The 18 mile rule.  Everything that one does on the swim and bike is ultimately setting you up for the run.  If you follow proper nutrition, pacing, patience, etc., there shouldn’t be any reason for you to not have a good run.  This proved very true for me.  Yes, I experimented with things on race day that should have been tested more times prior to the race, but everything worked out well.  To further prove how critical executing your race day plan is, it was recommended that at mile 18, start counting the number of people you pass on the run.  I thought about this and decided I would give it a try.  I really wasn’t expecting to pass very many people, but in the end, from mile 18 to the finish, I passed somewhere around 203 people.  I couldn’t believe it.  I had no idea so many people were tuckering out.  If everything leading up to this point weren’t going well for me, I could have easily been one of those people walking the last eight miles.


Even though it is still pouring rain, I think the last quarter to half mile going towards the finish line; one forgets any pain they are in, that it is raining, that they are cold or anything of that sort.  There is this renewed sense of energy.  The fabulous crowds are yelling and in the distance I keep hearing “You are an Ironman.” and know that very, very soon, I will be hearing the same thing.  At this time, I start preparing for the finish line by making sure my race number is showing, my top is zipped up, my hair is combed…oh wait, I don’t have hair…and then I enter the Olympic Oval for the last hundred or so yards and finally make my way the last few steps towards my biggest accomplishment to date…becoming an Ironman.

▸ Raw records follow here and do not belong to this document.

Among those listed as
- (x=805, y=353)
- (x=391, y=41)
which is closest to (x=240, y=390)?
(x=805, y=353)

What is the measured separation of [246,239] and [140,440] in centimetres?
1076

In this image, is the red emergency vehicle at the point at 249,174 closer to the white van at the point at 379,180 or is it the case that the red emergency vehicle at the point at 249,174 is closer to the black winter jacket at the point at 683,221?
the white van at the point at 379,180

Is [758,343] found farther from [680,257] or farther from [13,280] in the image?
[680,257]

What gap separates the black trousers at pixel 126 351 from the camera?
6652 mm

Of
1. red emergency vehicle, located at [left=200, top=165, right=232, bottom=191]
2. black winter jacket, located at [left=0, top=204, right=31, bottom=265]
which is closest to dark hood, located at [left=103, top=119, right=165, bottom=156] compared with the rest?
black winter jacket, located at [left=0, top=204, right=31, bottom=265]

We decided to stay in Lake Placid an extra day to relax and go to the Awards Banquet on Monday.  We were able to see all of the Professionals and Age Group folks receive their medals.  We heard Mike Reilly speak and even watched a short movie recapping the race.  Watching the movie was an additional emotional time for me as I was actually starting to believe what I had accomplished.

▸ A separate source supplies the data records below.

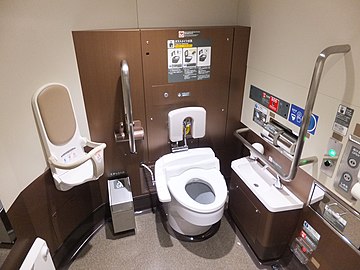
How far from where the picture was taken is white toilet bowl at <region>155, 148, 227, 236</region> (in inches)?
74.1

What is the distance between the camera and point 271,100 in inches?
69.8

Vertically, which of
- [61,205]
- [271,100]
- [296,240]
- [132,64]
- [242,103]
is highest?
[132,64]

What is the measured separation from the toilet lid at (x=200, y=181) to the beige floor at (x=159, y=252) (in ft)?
1.55

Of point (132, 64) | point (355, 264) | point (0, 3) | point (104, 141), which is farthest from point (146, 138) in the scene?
point (355, 264)

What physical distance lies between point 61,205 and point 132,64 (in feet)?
3.71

After leaving Lake Placid, a drive back to New York City and several days in Manhattan followed.  My post race relaxation included walking 2/3 of Central Park (do you know how stinking huge that park is?) as well as walking back and forth all over Manhattan .  I mean allll over Manhattan …from Midtown to Battery Park.  The first couple of days I had a hard time keeping up with Jose since my legs were not cooperating, but I think due to all of the walking, my legs finally came around and I felt great.


We stayed in a typical New York hotel where the room was smaller than my closet.  I could stand in the middle of the room and stretch out my arms and almost touch both walls.  I’m glad we were not in the room very much.  We were able to go see Phantom of the Opera on Broadway as well.  What a fabulous show.  I missed the opportunity 20 years ago to see it when I was in New York , so I felt that it was time to finally go see it.

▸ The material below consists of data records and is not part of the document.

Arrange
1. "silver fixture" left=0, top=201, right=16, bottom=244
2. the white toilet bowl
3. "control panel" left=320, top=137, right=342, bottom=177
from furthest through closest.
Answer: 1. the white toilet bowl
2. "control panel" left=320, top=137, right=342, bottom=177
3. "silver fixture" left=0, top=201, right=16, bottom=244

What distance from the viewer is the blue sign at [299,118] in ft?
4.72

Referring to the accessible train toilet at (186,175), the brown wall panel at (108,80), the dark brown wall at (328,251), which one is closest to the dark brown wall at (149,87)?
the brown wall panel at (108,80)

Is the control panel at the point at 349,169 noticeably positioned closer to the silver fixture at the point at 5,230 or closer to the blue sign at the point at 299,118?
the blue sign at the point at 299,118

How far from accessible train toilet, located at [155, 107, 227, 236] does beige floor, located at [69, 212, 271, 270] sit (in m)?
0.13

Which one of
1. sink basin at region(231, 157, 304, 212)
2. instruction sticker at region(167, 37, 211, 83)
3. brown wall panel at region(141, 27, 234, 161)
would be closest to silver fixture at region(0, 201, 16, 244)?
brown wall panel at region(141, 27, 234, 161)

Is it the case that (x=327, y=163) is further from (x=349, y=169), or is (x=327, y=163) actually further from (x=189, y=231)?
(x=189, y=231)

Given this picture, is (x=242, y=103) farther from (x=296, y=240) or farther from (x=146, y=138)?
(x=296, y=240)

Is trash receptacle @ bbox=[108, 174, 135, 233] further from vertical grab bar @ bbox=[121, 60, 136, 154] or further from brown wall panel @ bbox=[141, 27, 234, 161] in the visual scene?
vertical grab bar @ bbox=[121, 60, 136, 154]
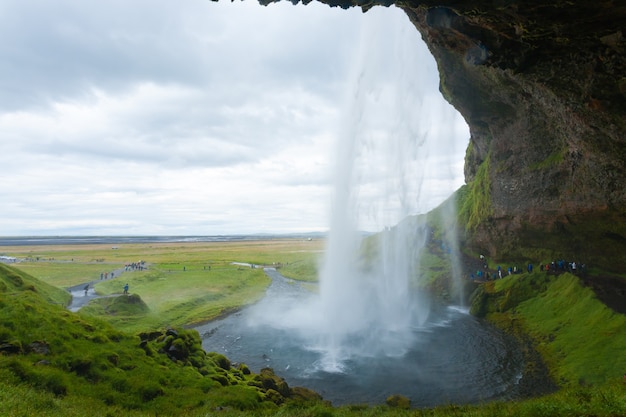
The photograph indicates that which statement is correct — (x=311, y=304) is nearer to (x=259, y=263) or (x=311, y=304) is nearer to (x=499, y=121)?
(x=499, y=121)

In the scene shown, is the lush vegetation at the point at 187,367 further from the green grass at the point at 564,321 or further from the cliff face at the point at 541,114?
the cliff face at the point at 541,114

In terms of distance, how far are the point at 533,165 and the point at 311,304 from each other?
3767cm

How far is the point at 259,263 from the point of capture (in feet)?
400

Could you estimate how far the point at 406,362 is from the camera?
32.1 meters

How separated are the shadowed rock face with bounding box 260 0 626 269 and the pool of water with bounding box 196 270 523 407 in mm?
16323

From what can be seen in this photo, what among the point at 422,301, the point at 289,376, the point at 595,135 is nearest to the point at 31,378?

After a week of completing my first Ironman, there are several times that I sit here and ponder “Did I really do all of that in one day?...Did I really just do an Ironman?...Did I really finish?”  I think part of me doesn’t quite believe it has happened.  Well, let me go look at all of the very, very expensive Ironman gear I bought and maybe that will convince and remind me of what I did.


A huge, huge THANK YOU goes out to my number one support team member, partner, best friend and all around good guy, Jose Martinez.  I could not have done this without you.  Thank you for everything you sacrificed in order for me to pursue this dream.


Additional well deserved THANK YOU wishes go out to my friend’s Roberto, Luis and Allen for making my first Ironman experience something I will never forget.


Thank you especially to Stephanie P., Jon M., and Craig P. as well as all others that offered race tips, support and kept me in their thoughts and prayers.


Finally, a huge THANK YOU goes out to all of the volunteers and residents of Lake Placid .  You were awesome!!! We definitely could not have done it without you.   THANKS.